The first time we met, I knew we had something special. True, you made me wait. You made everyone wait back then. There were days when I wasn't sure if we would ever get together. But when we finally did, it was all worthwhile. You filled a void in me that I didn't know existed.
And now it's over. The dream is gone. Oh, Krispy Kreme, how did it all go so horribly wrong?
I know we haven't spent as much time together as we once did. But I just saw you two weeks ago on Walden Avenue. It was awkward at first because it was hard to figure out how to navigate that drive-through. And that collection of potholes masquerading as a parking lot. What happened there? I worried that you had let yourself go.
But then you appeared at my window -- driver's side, just like always -- in that green and white number that always made my heart beat a little faster. You took your regular seat beside me. Your aroma was intoxicating. It seemed like old times.
Now I know it was all a lie. You must have known then that you were leaving, but you didn't let on.
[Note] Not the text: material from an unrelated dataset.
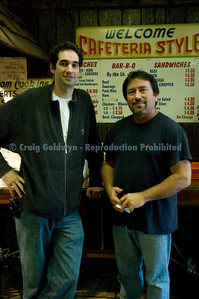 barry Sorkin of Smoque in CHicago and Tim Mikeska.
How could I have been so blind?
Can it really be eight years since I first read that you would be coming into my life? I recall thinking that you would be just another doughnut. In a life filled with cream sticks and powdered jellies and cinnamon rolls, why would I think some southern fried glazed ring would be any different?
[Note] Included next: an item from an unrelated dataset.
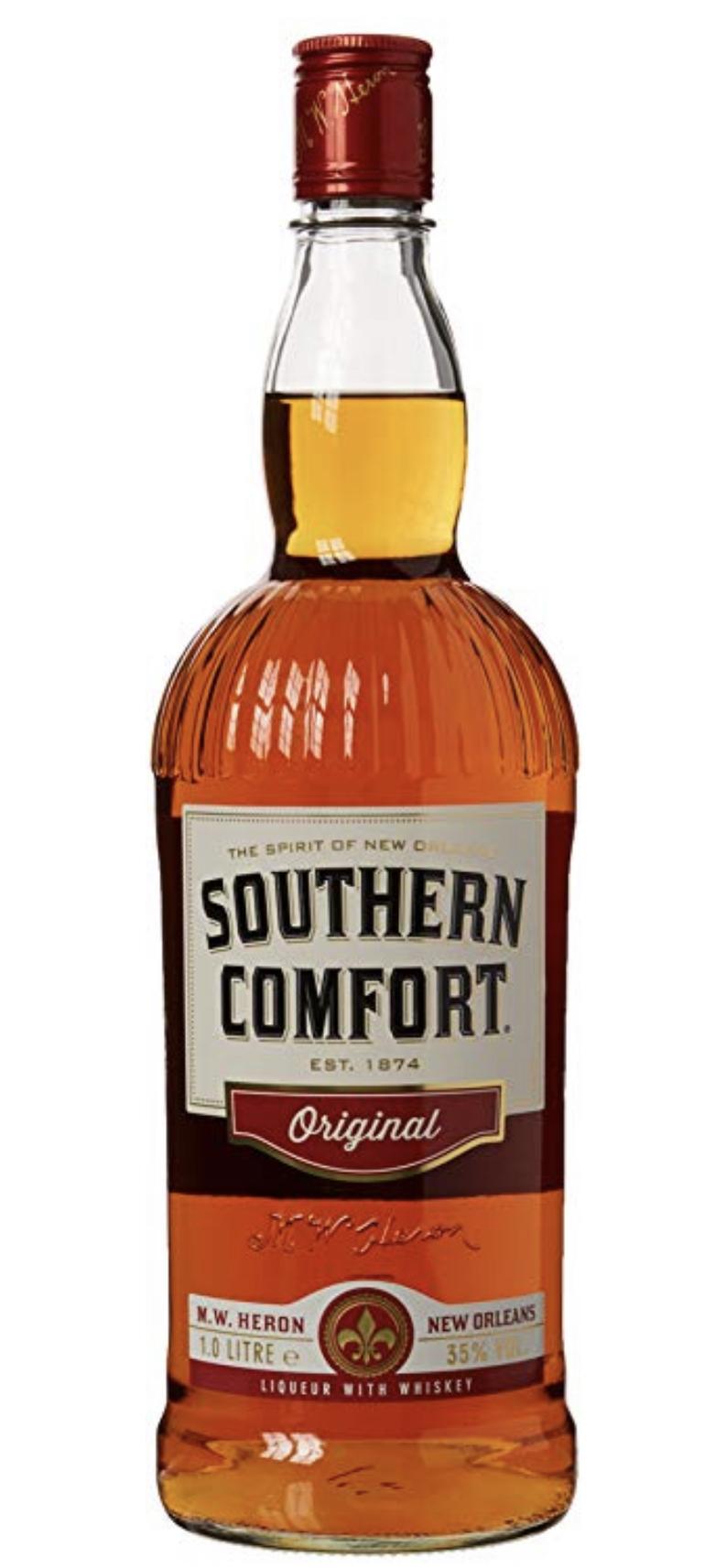 Southern Comfort Original, 1Ltr  £18 @ Amazon & Morrison's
I see now how foolish I was. How could I ever have thought of you as just "another doughnut?" Others called you a Freddie's wannabe, but they were wrong. You were one of a kind. Some days, when I was really hungry, you were three or four of a kind. Maybe once, half a dozen. Ah, the good old days.
You were so light and airy, but the more time we spent together, the more I realized that there was much more to you than met the eye. Each time you came into my life, it was like a dream, often followed by a stomach ache and deep regret, but I didn't care. You were so wonderful, so sweet, so fresh. And, occasionally, so hot.
You were always available, and I was always hungry. It was as if we were meant to be.
Still, it wasn't as easy as I would have liked. There were rough patches. The diet nearly broke us. And, I admit, I strayed. How could I not? There were so many Tim Hortons between us and, I'm sorry, but the coffee there was just better than yours.
Then Dunkin' Donuts decided to come back to town. You always seemed so busy, and Dunkin' was a little cheaper, maybe more eager to please. I know it hurts to hear that, but even now I can't lie to you.
You tried to win me back. God knows you tried. Every time I came through your door, you were waiting for me, a free sample, giving yourself to me and asking nothing in return. There were coupons and bonus cards promising "Buy a dozen and get a dozen free!" Sometimes I would even see you in the back of church, surrounded by Boy Scouts or CYO members.
I know now that you were just desperate for attention.
Maybe the beginning of the end came when you got that second place in Cheektowaga. You had seemed so happy in the Town of Tonawanda, but obviously something was missing. If only I had known sooner.
Now it's too late. You're gone, leaving in your wake a trail of tears and pants that no longer fit.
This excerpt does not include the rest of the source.